Leonard Brian E
Department of Psychiatry and Neuropsychology, Brain and Behaviour Research Institute, University of Maastricht, Maastricht, The Netherlands.
Neurochem Res. 2007 Oct;32(10):1749-56. doi: 10.1007/s11064-007-9385-y. Epub 2007 Aug 20.
Chronic inflammation is now considered to be central to the pathogenesis not only of such medical disorders as cardiovascular disease, multiple sclerosis, diabetes and cancer but also of major depression. If chronic inflammatory changes are a common feature of depression, this could predispose depressed patients to neurodegenerative changes in later life. Indeed there is now clinical evidence that depression is a common antecedent of Alzheimer's disease and may be an early manifestation of dementia before the cognitive declines becomes apparent. This review summarises the evidence that links chronic low grade inflammation with changes in brain structure that could precipitate neurodegenerative changes associated with Alzheimer's disease and other dementias. For example, neuronal loss is a common feature of major depression and dementia. It is hypothesised that the progress from depression to dementia could result from the activation of macrophages in the blood, and microglia in the brain, that release pro-inflammatory cytokines. Such cytokines stimulate a cascade of inflammatory changes (such as an increase in prostaglandin E2, nitric oxide in addition to more pro-inflammatory cytokines) and a hypersecretion of cortisol. The latter steroid inhibits protein synthesis thereby reducing the synthesis of neurotrophic factors and preventing reairto damages neuronal networks. In addition, neurotoxic end products of the tryptophan-kynurenine pathway, such as quinolinic acid, accumulate in astrocytes and neurons in both depression and dementia. Thus increased neurodegeneration, reduced neuroprotection and neuronal repair are common pathological features of major depression and dementia. Such changes may help to explain why major depression is a frequent prelude to dementia in later life.

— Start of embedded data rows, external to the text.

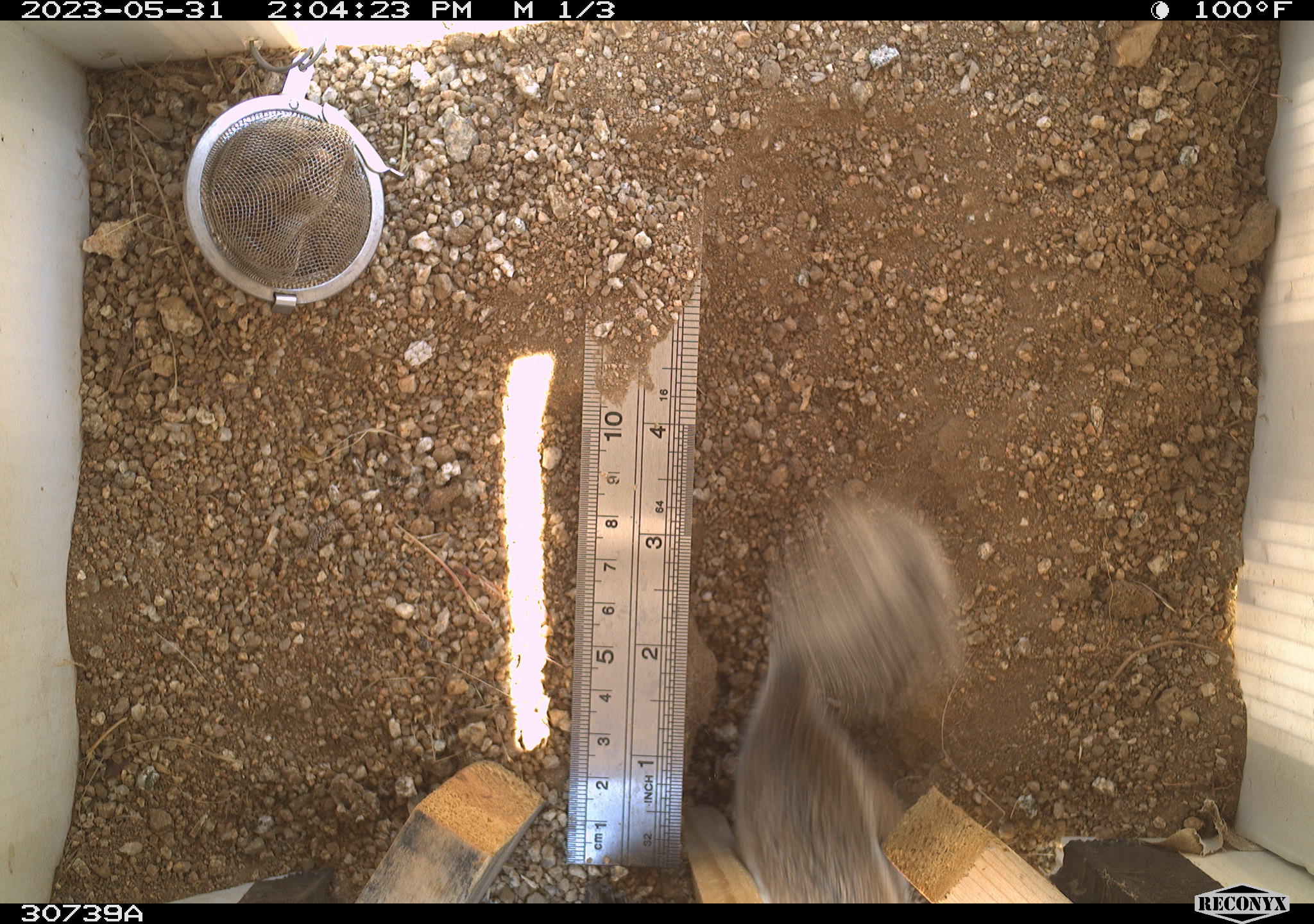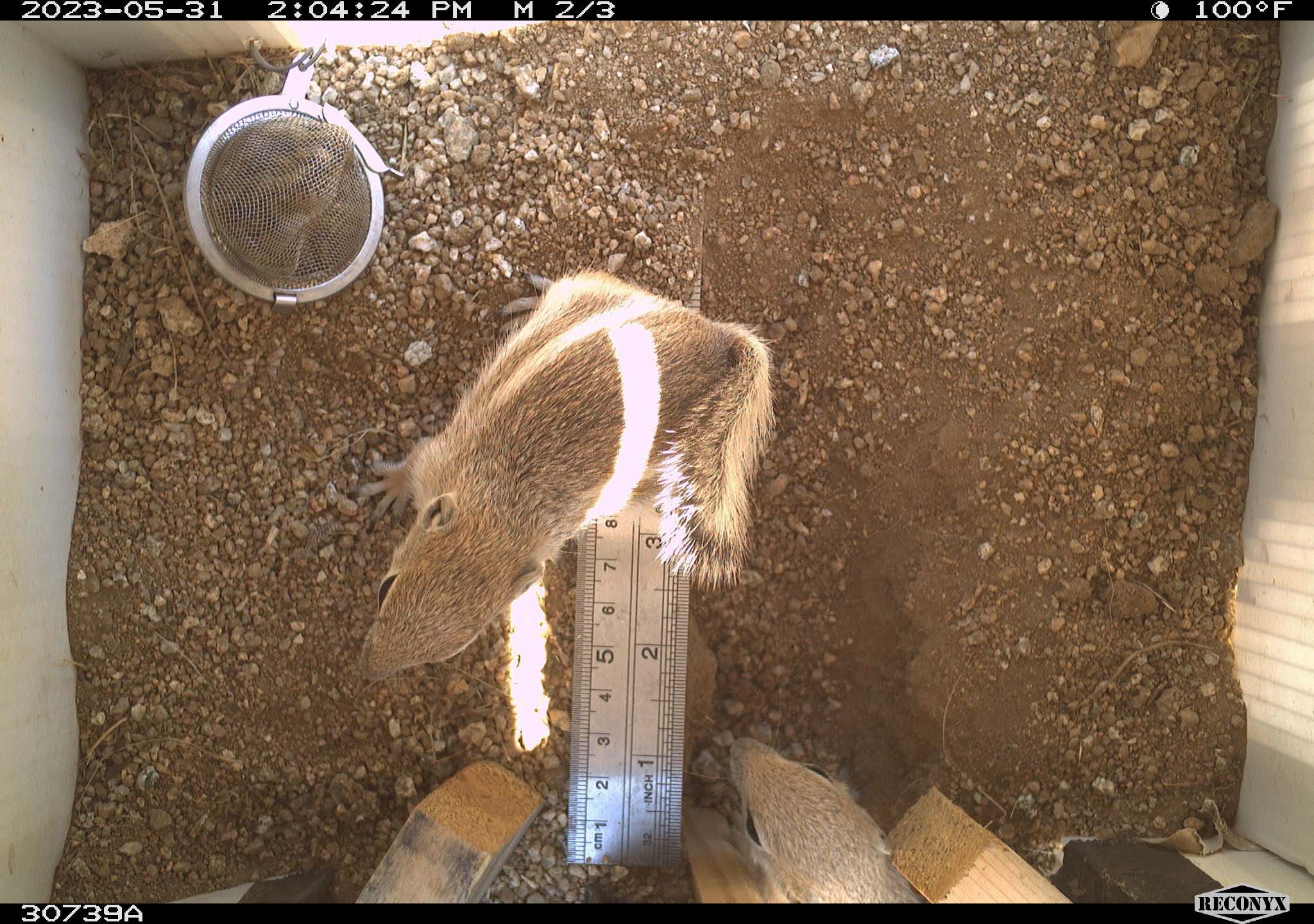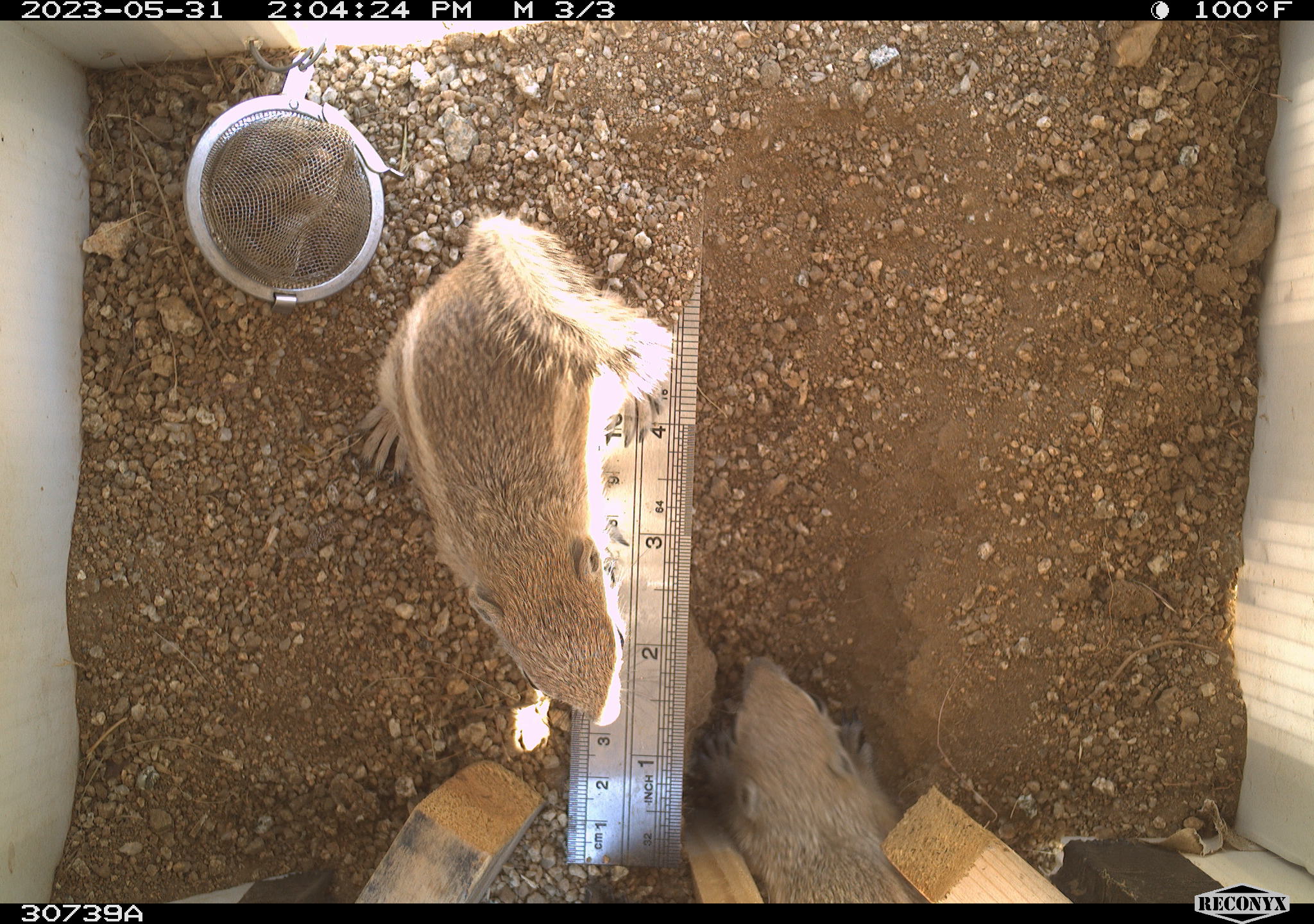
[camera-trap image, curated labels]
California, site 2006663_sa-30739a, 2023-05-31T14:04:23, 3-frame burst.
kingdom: Animalia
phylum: Chordata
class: Mammalia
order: Rodentia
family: Sciuridae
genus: Ammospermophilus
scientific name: Ammospermophilus leucurus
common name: white-tailed antelope squirrel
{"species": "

慢性炎症如今被认为不仅是心血管疾病、多发性硬化症、糖尿病和癌症等医学病症发病机制的核心,也是重度抑郁症发病机制的核心。如果慢性炎症变化是抑郁症的一个常见特征,那么这可能使抑郁症患者在晚年更容易出现神经退行性变化。事实上,现在有临床证据表明,抑郁症是阿尔茨海默病的常见先兆,可能是在认知能力下降明显之前痴呆症的早期表现。这篇综述总结了相关证据,这些证据将慢性低度炎症与大脑结构变化联系起来,而大脑结构变化可能会引发与阿尔茨海默病和其他痴呆症相关的神经退行性变化。例如,神经元丧失是重度抑郁症和痴呆症的一个常见特征。据推测,从抑郁症发展到痴呆症可能是由于血液中的巨噬细胞和大脑中的小胶质细胞被激活,释放出促炎细胞因子。这些细胞因子刺激一系列炎症变化(如前列腺素E2、一氧化氮以及更多促炎细胞因子的增加)和皮质醇的过度分泌。后一种类固醇抑制蛋白质合成,从而减少神经营养因子的合成,并阻止受损神经网络的修复。此外,色氨酸 - 犬尿氨酸途径的神经毒性终产物,如喹啉酸,在抑郁症和痴呆症患者的星形胶质细胞和神经元中都会积累。因此,神经退行性变增加、神经保护作用降低和神经元修复受损是重度抑郁症和痴呆症常见的病理特征。这些变化可能有助于解释为什么重度抑郁症在晚年常常是痴呆症的先兆。